As a landlord, you know that your rental property is an investment that should appreciate in value over time. However, did you know that you can take advantage of rental property depreciation to reduce your tax liability? Additionally, rental property depreciation can also increase your cash flow.
What Is Rental Property Depreciation?
Depreciation is a tax deduction. It allows you to deduct the cost of your rental property over time. The deduction occurs as the property wears down or becomes obsolete. You can deduct rental property depreciation from your taxes each year, based on the estimated useful life of the property.
Can you depreciate your rental property?
You can depreciate your rental property, but it must meet certain criteria. To be eligible for depreciation, you must use your rental property to generate income, and it must have a determinable useful life that’s more than one year, meaning it will eventually wear out, become obsolete, or lose value over time. Moreover, you must own the property and use it in a trade or business.
Here’s an example of tax depreciation. You purchased a property on May 1. Then you posted a listing Padleads on June 15. After getting several tenant applications and screening them, you found your ideal tenant who would move in on July 1. As your property was ready to be rented in June, it would start depreciating then.
Even when a rental property is vacant—whether for substantial repairs or while still looking for a new tenant—depreciation may still occur. There are various depreciation strategies to use, but a licensed tax professional will frequently choose one for you when preparing your taxes.
Ways to Calculate Depreciation on a Rental Property
There are several ways to calculate rental property depreciation. Here are a few common methods:
• Determine the cost basis of your property.
To calculate depreciation, you need to determine the cost basis of your rental property. The cost basis includes the purchase price, closing costs, and any other expenses related to acquiring the property. You can determine the annual depreciation amount by dividing this amount by the property’s useful life.
• Separate the cost of land and buildings.
Note that land cannot be depreciated because it does not wear out or become obsolete. Therefore, when calculating depreciation, you must separate the cost of land from the cost of buildings.
• Use a property depreciation calculator
Another option is to use a property depreciation calculator, which can help you determine the cost basis of your property and the annual depreciation amount.
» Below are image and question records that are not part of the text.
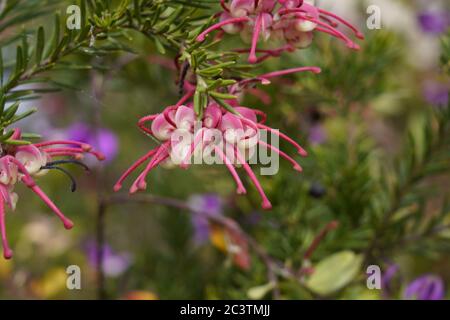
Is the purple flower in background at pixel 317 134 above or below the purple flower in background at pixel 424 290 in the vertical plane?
above

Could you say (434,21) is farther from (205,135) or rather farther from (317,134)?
(205,135)

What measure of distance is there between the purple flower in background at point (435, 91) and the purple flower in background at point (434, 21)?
88 millimetres

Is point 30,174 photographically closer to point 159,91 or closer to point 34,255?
point 159,91

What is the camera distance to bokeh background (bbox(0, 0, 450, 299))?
60 cm

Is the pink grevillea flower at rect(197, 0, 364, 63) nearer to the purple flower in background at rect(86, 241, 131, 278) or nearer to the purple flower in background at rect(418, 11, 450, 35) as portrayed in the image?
the purple flower in background at rect(86, 241, 131, 278)

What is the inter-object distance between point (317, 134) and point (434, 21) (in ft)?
0.87

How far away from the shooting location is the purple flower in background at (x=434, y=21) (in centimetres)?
92

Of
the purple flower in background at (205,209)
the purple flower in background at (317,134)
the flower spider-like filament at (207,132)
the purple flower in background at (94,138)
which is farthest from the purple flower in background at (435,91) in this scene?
the flower spider-like filament at (207,132)

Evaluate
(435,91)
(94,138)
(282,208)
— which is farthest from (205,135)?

Some calculators even take into account the accelerated depreciation benefits available through tax laws.
Reduction of Tax Liability for Depreciation
The amount of rental property depreciation you can claim each year will depend on the property’s useful life and the method you use to calculate depreciation. Typically, you can depreciate a residential rental property over 27.5 years using the straight-line method. This means that you can deduct an equal portion of the property’s value each year for 27.5 years.
Depreciation can significantly reduce your tax liability because you can use it as a tax deduction to offset rental income. For example, if your rental property generates $30,000 in rental income each year and you have $10,000 in depreciation expenses, you would only have to pay taxes on $20,000 of rental income.
It is important to note that while depreciation can reduce your tax liability, it can also impact your capital gains tax liability if you decide to sell the property. When you sell the property, you will subtract the amount of depreciation you claimed during ownership from the property’s adjusted cost basis, which can increase your capital gains tax liability.
In conclusion, rental property depreciation is an important tax deduction that landlords should take advantage of to increase their cash flow and reduce their tax liability. However, it is important to understand the criteria for depreciation and the methods for calculating it. By properly calculating and claiming depreciation, landlords can save money on taxes and improve their rental property investment returns.